Auch sechs Jahre nach der Ausgründung aus der TU Chemnitz sucht das Unternehmen die Nähe zur Universität. „Es gibt immer mal wieder notwendige Entwicklungen, die wir alleine nicht stemmen können. Da ist der enge Kontakt zur TU Chemnitz sehr wertvoll. Dabei können sich auch zukünftig Kooperationen im Bereich der technologischen Weiterentwicklung und auch auf dem Gebiet weiterer Applikationen ergeben“, so Berbig.

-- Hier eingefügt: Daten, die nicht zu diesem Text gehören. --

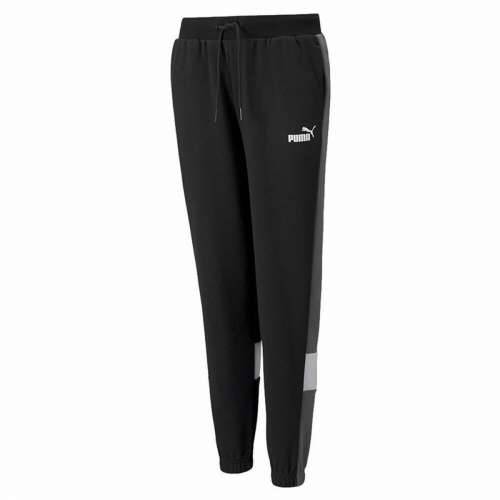 Dlhé športové nohavice Puma Colorblock Crna Moški Cijena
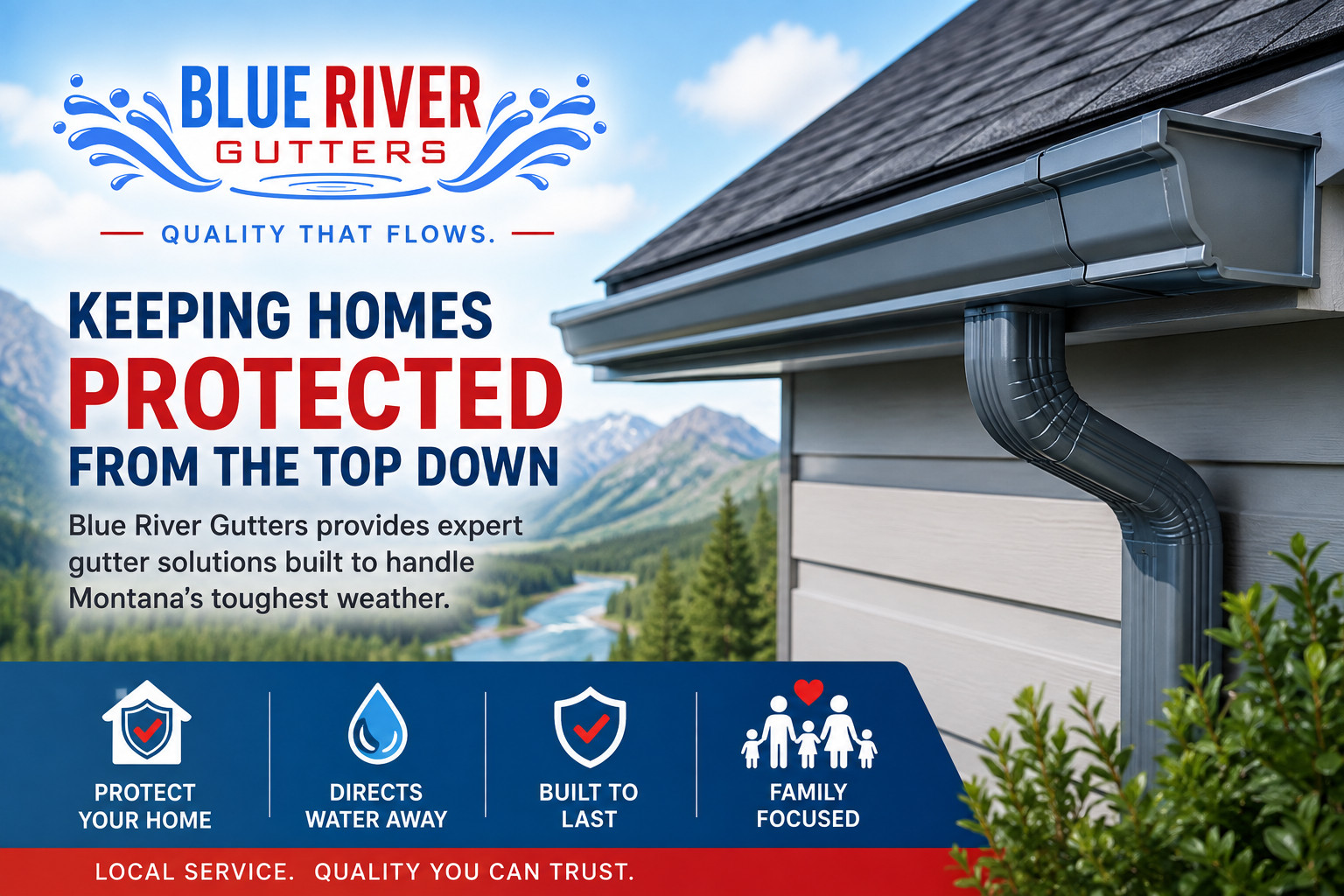Why North Alabama Homeowners Trust Blue River Gutters to Protect Their Homes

Gern kommt er auch immer wieder mit Studierenden ins Gespräch. So freut sich der Firmengründer bereits auf die nächste „Immatrikulations- und Auftaktfeier“ der TU Chemnitz am 17. Oktober 2023, deren Programm er mitgestalten wird. Fragt man ihn, was er Studierenden für den Weg ins Berufsleben und vor allem für ein erfolgreiches Studium empfiehlt, antwortet er: „Findet rechtzeitig heraus, was euch liegt und was euren Wünschen entspricht! Kümmert euch noch während des Studiums um Kontakte, die euch weiterbringen! Eine Anstellung als Student kann hilfreich sein. Wichtig für den späteren Weg sind auf jeden Fall innere Überzeugung und Durchhaltevermögen.“ Berbig selbst scheint während seines Maschinenbau-Studiums an der TU Chemnitz alles richtig gemacht zu haben. Und jetzt tüftelt er bereits an neuen Anwendungen für textile Geflechte abseits von Fahrrädern – man darf also gespannt sein.